Vinhaça e torta de filtro serão usadas para produzir amônia e adubo


Reuters - Publicado: 09 Dez 2024 - 08:54 | Atualizado: 10 Dez 2024 - 08:32

O biometano, produzido a partir da vinhaça e da torta de filtro – resíduos da indústria da cana-de-açúcar – chega à unidade da Yara em Cubatão por gasodutos, após ser produzido pela Raízen em Piracicaba, no interior de São Paulo.

Com a atual contratação de biometano, a Yara consegue produzir 6 mil toneladas de amônia renovável ao ano, de um total de 200 mil toneladas/ano da produção da unidade de Cubatão, que ainda utiliza o gás natural na maior parte da operação.

Mas a companhia idealiza que, até 2030, toda a unidade rode com biometano.

"Vamos testar a demanda, fomentar a demanda, e a nossa missão é ter a planta inteira rodando a biometano", afirmou o vice-presidente de Soluções Industriais da Yara International, Daniel Hubner, à Reuters.

Segundo ele, a empresa mapeia oportunidades de trabalhar com novos produtores de biometano.

"Se pudesse dizer como objetivo, eu gostaria de ver a plantada rodando 100% com biometano até 2030, mas ainda tem chão para chegar lá", destacou.

Com o volume de amônia renovável produzido, a empresa consegue fabricar de 15 mil a 20 mil toneladas em fertilizantes, se transformar todo o insumo em adubo, uma vez que há outros clientes, que não pertencem ao agronegócio, interessados no produto.

Com a produção total de amônia, incluindo a fatia fabricada a partir de gás natural, a Yara consegue produzir em Cubatão entre 450 mil e 500 mil toneladas de fertilizantes nitrogenados, um produto que o país importa em grandes volumes, especialmente da Rússia.

O vice-presidente de Marketing e Agronomia da Yara Brasil, Guilherme Schmitz, admitiu que a empresa espera obter prêmios pelo fertilizante produzido a partir da amônia renovável, já que o setor agrícola também busca se descarbonizar.

"O prêmio vai depender da geração da demanda e quanto este mercado está disposto a valorizar o produto final", destacou, sem dar um número.

Ele citou que já há produtores de café interessados, já que o fertilizante produzido a partir da amônia renovável consegue reduzir até 40% a pegada de carbono do grão colhido.

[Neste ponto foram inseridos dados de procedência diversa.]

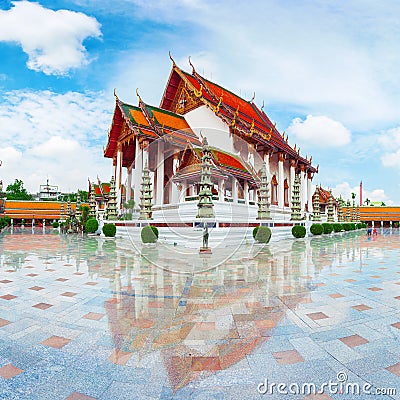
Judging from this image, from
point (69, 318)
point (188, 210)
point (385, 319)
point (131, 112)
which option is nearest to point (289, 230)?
point (188, 210)

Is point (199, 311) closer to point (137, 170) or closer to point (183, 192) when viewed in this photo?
point (183, 192)

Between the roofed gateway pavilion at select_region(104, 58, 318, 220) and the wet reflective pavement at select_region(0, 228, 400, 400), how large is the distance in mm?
10357

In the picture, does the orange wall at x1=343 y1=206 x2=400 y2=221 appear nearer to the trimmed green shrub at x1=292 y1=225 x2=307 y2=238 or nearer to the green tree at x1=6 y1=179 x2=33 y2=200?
the trimmed green shrub at x1=292 y1=225 x2=307 y2=238

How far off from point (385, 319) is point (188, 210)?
998 centimetres

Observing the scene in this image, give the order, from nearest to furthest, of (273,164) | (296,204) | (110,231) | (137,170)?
(110,231) → (296,204) → (137,170) → (273,164)

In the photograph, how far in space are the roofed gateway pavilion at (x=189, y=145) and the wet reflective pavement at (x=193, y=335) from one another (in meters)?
10.4

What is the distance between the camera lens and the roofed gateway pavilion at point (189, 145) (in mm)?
17578

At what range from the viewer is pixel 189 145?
15352 mm

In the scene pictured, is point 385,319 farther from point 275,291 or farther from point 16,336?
point 16,336

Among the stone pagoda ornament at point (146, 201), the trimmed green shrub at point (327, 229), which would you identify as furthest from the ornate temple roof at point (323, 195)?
the stone pagoda ornament at point (146, 201)

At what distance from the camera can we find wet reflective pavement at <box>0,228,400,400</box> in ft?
7.25

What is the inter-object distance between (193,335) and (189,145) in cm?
1292

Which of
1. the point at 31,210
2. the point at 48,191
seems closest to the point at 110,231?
the point at 31,210

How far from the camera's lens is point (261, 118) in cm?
2936
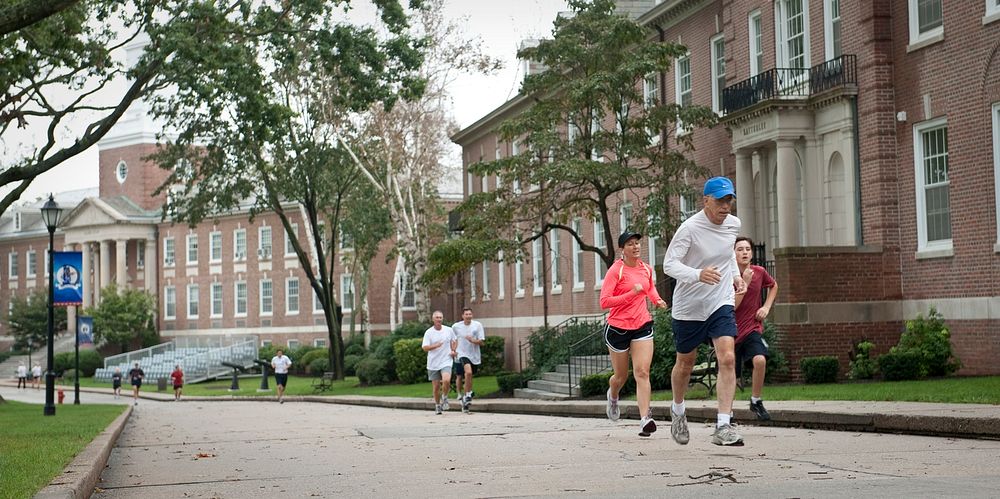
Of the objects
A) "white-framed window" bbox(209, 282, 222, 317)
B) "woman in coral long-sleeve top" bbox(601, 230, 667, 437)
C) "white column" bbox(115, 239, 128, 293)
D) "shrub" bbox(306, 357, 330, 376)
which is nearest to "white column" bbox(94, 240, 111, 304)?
"white column" bbox(115, 239, 128, 293)

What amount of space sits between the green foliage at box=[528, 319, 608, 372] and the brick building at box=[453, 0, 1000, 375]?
4557mm

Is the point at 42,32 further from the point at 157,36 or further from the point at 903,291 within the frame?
the point at 903,291

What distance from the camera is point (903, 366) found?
884 inches

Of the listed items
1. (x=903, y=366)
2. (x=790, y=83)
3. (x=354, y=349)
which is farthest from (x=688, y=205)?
(x=354, y=349)

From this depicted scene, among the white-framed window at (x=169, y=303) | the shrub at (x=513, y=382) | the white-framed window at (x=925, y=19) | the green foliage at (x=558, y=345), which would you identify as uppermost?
the white-framed window at (x=925, y=19)

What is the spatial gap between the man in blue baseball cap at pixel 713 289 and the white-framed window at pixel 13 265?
3658 inches

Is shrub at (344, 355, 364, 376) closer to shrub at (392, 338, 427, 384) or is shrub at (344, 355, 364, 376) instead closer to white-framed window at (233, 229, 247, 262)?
shrub at (392, 338, 427, 384)

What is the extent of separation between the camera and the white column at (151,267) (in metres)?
85.3

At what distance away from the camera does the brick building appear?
22.2 m

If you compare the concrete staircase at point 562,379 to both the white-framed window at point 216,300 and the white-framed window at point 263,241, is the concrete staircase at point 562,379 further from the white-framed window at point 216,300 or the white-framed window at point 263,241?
the white-framed window at point 216,300

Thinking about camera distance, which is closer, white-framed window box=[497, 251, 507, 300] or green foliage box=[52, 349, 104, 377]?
white-framed window box=[497, 251, 507, 300]

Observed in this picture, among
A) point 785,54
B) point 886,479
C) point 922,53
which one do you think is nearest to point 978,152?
point 922,53

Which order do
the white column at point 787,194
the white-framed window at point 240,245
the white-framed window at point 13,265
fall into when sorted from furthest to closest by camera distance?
the white-framed window at point 13,265 → the white-framed window at point 240,245 → the white column at point 787,194

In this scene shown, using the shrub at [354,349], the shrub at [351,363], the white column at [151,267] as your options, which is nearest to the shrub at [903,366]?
the shrub at [351,363]
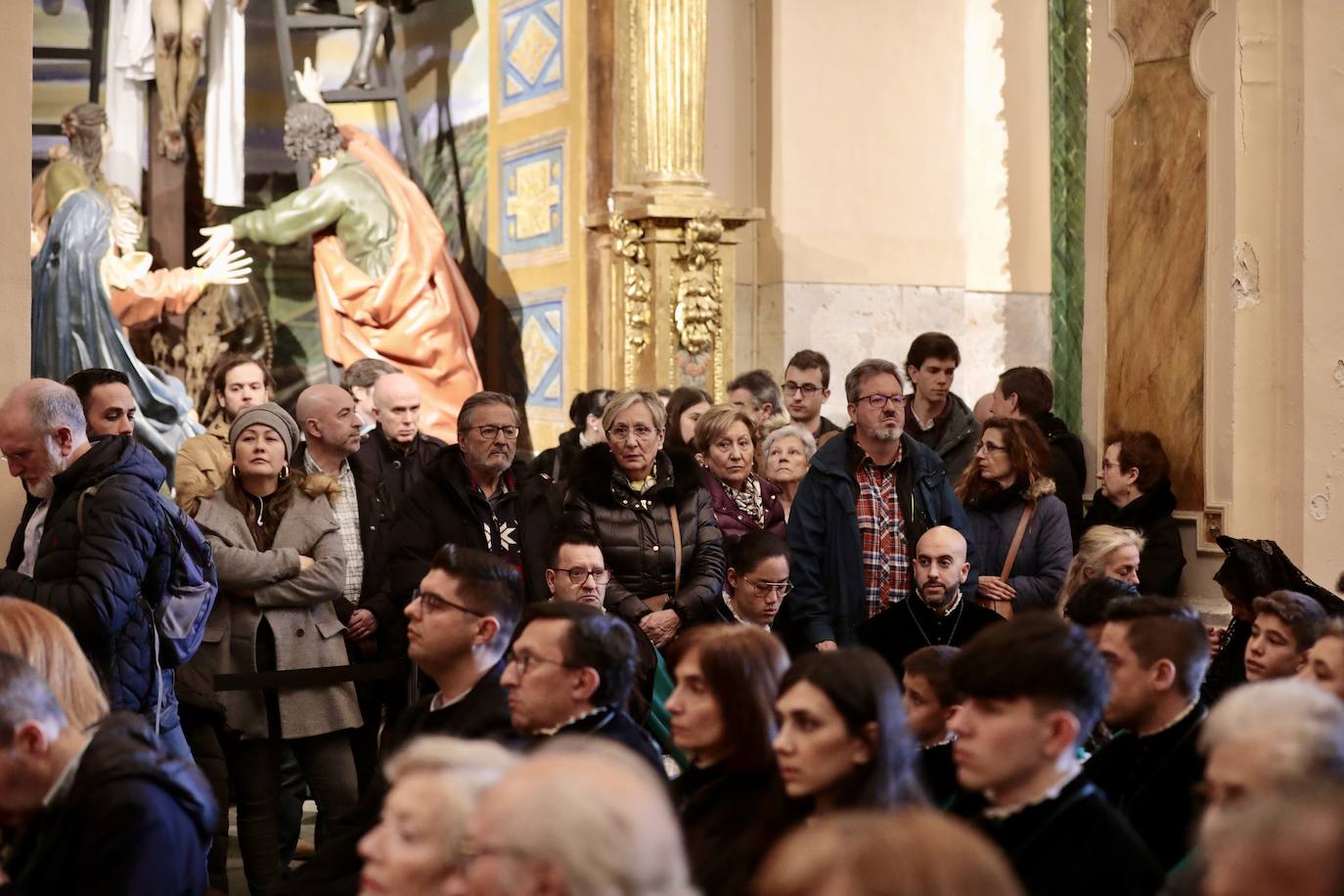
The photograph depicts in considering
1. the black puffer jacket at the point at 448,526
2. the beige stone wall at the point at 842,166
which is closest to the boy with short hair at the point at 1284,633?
the black puffer jacket at the point at 448,526

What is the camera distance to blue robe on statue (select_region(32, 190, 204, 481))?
9516 millimetres

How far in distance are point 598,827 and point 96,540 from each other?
118 inches

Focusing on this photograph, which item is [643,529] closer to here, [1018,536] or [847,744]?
[1018,536]

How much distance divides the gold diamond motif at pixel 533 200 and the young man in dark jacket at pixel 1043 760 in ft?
23.0

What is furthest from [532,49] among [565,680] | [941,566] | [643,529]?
[565,680]

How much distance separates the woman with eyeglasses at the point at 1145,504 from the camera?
22.9 feet

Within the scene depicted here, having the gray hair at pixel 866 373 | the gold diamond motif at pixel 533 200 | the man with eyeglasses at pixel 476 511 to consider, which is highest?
the gold diamond motif at pixel 533 200

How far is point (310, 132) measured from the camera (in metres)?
10.2

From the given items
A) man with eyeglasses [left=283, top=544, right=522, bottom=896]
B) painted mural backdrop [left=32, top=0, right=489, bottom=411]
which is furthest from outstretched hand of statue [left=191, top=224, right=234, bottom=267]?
man with eyeglasses [left=283, top=544, right=522, bottom=896]

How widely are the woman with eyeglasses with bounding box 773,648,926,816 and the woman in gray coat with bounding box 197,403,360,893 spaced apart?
2881 mm

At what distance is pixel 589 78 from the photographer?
32.2 ft

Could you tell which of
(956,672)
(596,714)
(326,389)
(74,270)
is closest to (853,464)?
(326,389)

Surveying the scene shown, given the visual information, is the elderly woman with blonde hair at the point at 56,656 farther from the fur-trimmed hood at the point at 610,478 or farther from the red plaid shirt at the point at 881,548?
the red plaid shirt at the point at 881,548

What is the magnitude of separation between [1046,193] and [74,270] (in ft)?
18.0
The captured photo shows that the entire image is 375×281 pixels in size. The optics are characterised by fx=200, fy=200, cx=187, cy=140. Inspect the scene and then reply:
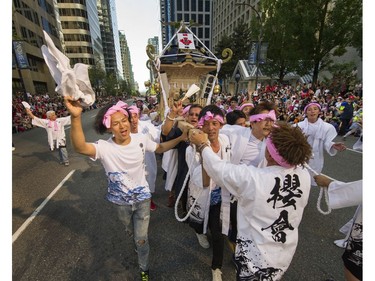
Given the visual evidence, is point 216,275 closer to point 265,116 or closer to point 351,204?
point 351,204

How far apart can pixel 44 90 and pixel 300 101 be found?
4083 cm

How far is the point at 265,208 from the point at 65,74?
182 cm

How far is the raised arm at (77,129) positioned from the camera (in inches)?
63.9

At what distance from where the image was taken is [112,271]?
2662mm

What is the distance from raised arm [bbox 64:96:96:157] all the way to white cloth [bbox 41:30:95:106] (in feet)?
0.22

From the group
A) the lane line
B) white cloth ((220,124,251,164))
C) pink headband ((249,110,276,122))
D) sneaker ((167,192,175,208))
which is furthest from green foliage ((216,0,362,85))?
the lane line

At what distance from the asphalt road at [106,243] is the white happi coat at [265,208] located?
1.14 m

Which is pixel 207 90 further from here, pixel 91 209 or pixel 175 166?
pixel 91 209

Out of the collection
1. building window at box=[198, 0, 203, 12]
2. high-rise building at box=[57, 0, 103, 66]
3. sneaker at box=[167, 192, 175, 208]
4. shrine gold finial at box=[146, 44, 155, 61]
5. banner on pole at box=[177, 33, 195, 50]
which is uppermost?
building window at box=[198, 0, 203, 12]

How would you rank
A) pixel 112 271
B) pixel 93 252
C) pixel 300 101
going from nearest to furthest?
pixel 112 271 → pixel 93 252 → pixel 300 101

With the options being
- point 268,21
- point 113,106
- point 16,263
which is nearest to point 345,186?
point 113,106

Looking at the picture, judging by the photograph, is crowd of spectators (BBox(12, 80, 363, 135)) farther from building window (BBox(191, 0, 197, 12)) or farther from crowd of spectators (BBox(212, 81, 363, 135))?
building window (BBox(191, 0, 197, 12))

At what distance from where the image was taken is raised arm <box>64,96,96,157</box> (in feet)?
5.32

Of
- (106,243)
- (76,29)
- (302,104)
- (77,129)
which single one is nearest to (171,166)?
(106,243)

Hubner lembrou que a pegada da CO2, quando se quebra hidrocarboneto (gás natural, por exemplo) no processo produtivo da amônia, é considerável.

"Quando pega o biometano, não tem esse problema... não estou colocando carbono novo na atmosfera", afirmou.

A unidade de Cubatão é hoje o maior consumidor de gás natural do estado de São Paulo, sendo também o principal produtor de amônia do país.

Com a introdução do biometano, a empresa descarboniza parte de sua operação e consequentemente abre um potencial para impactar toda a cadeia que faz uso dos fertilizantes nitrogenados.

Globalmente, a Yara desenvolve outros projetos de amônia renovável baseados em energias solar e hídrica.